The RD50 Experiment


Phil Allport, Matt Baca, Daniel Briglin, James Broughton, John Cotterill, Laura Gonella, Paul Newman, Kostas Nikolopoulos, Tony Price, Simon Pyatt
Cyclotron at Birmingham

RD50 is the CERN R&D collaboration devoted to radiation-hard semiconductor devices for very high luminosity colliders. It has 347 members and 60 participating institutes from 4 continents. The Birmingham Group includes one of the founder members (Allport) and is primarily involved in both the characterisation of radiation damage to high resistivity bulk p-type detectors for the HL-LHC tracker and development of Depleted Monolithic Active Pixel Sensors (DMAPS) for possible use in ATLAS at HL-LHC, for future hadron or electron-hadron colliders and for applications in hadron radiotherapy. Key to the groups contribution are the assembly and testing facilities of the Birmingham Instrumentation laboratory for Particle physics and Applications (BILPA) and the UK's only AIDA-2020 Transnational Access Irradiation Facility, the MC40 cyclotron.
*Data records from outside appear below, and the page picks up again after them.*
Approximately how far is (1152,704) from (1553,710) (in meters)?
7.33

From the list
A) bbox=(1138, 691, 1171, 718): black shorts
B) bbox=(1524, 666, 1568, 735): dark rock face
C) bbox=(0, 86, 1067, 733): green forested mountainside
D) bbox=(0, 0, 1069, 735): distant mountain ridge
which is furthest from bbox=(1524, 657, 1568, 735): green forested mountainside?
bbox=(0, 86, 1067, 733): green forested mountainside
Birmingham have contributed to many aspects of the irradiation of planar p-type silicon (strip and pixel) and DMAPS devices. Read-out facilities include the ALiBaVa system for source tests of irradiated wire-bondable sensors, an edge-TCT system for charge collection profiles, read-out set-ups for both the CERN/ATLAS and RAL-TD designed DMAPS developments and a full suite of ATLAS ITk strip module DAQ. Irradiations up to HL-LHC doses can be achieved in minutes to hours depending on the size of the sample to be scanned in the MC40 proton beam and the permissible beam current. Irradiations take place at down to -50oC to minimise annealing and self-heating effects and can be carried out with devices powered, clocked or fully read out during irradiation.